Em grampo, juiz cita lobby para Cabral manter secretário

Até o governador do Rio, Sérgio Cabral Filho (PMDB), foi contatado por integrantes da suposta quadrilha acusada de negociar decisões no Judiciário em favor da máfia que explora caça-níqueis, segundo indicam conversas interceptadas por grampos da Polícia Federal, segundo o Estado desta terça-feira. Em conversa telefônica, o juiz do Tribunal Regional do Trabalho Ernesto Luz Dória Pinto diz ao delegado federal Edson de Oliveira ter procurado o governador para pedir a manutenção de Roberto Precioso Júnior como secretário de Segurança. O diálogo foi captado de um celular usado pelo juiz. A gravação foi feita em 23 de outubro de 2006, quando o novo governo estava em formação. Dória afirmou que "eles" tinham de lutar para o "outro" (possivelmente Precioso, diz a PF) continuar, e disse que "falou com Sérgio Cabral". O governador, segundo o magistrado, disse que queriam que "empurrasse" (nomeasse) um tal de Eleautério (sic).

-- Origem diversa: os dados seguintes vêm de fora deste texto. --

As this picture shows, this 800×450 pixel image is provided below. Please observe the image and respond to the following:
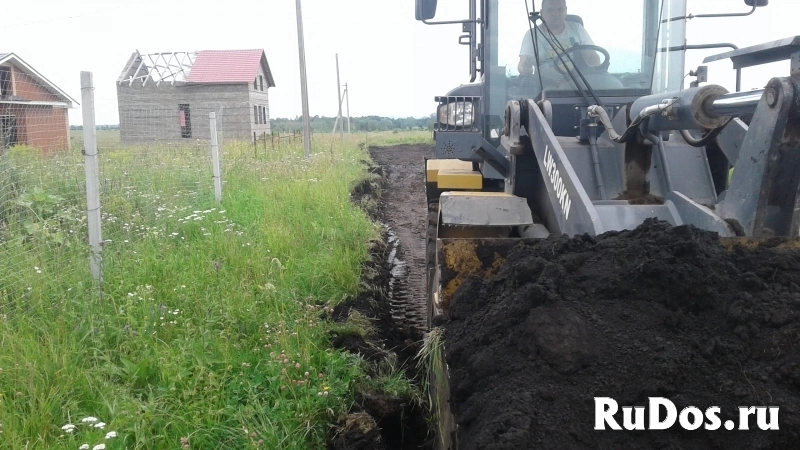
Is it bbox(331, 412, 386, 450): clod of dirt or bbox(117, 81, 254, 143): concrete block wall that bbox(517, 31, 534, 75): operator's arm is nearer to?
bbox(331, 412, 386, 450): clod of dirt

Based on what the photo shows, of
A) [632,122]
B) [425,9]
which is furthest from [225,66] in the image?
[632,122]

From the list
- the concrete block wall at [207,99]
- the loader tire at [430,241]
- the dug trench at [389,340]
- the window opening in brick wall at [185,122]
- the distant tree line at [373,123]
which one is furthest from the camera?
the distant tree line at [373,123]

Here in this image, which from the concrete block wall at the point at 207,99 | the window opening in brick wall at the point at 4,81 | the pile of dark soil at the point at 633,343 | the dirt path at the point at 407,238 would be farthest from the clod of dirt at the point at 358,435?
the concrete block wall at the point at 207,99

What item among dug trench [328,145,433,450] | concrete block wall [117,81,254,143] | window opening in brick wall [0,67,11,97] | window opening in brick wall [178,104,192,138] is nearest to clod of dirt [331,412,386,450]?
dug trench [328,145,433,450]

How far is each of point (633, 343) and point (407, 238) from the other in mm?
7290


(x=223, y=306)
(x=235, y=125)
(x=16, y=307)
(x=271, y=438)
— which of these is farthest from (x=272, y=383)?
(x=235, y=125)

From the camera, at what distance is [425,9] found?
5.49 meters

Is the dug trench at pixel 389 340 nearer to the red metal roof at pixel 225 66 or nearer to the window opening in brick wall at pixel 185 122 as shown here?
the window opening in brick wall at pixel 185 122

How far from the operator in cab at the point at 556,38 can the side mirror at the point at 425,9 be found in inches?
29.8

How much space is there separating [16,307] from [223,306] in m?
1.26

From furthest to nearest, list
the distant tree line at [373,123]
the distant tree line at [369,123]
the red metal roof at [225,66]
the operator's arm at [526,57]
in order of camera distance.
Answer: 1. the distant tree line at [373,123]
2. the distant tree line at [369,123]
3. the red metal roof at [225,66]
4. the operator's arm at [526,57]

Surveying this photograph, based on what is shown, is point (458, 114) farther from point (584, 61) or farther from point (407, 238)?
point (407, 238)

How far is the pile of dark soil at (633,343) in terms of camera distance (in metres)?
2.31

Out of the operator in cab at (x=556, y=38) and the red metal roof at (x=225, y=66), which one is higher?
the red metal roof at (x=225, y=66)
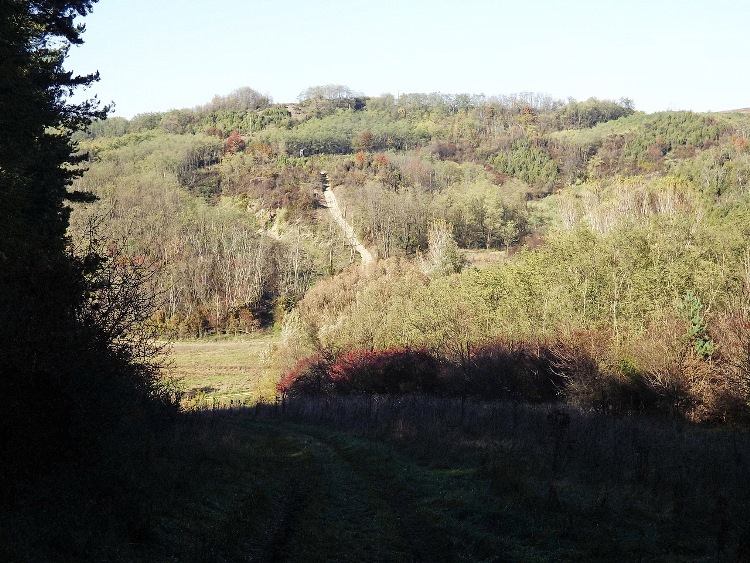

Dória disse que, na conversa, afirmou que "Eleautério" era coronel e "nada tinha a ver" com segurança. Dória foi um dos 25 presos na Hurricane, mas foi libertado. Aparentemente, Dória, no contato grampeado, confundiu nomes. Em outra conversa telefônica entre ele e Oliveira, também grampeada, posterior à primeira, o juiz afirmou: "Eu já soube que está correndo por fora um candidato (a secretário de Segurança) fortíssimo, um tal de Astério (Pereira, secretário de Administração Penitenciária no governo Rosinha)". Astério foi cotado para o posto. Poderia ser, portanto, o "Eleautério".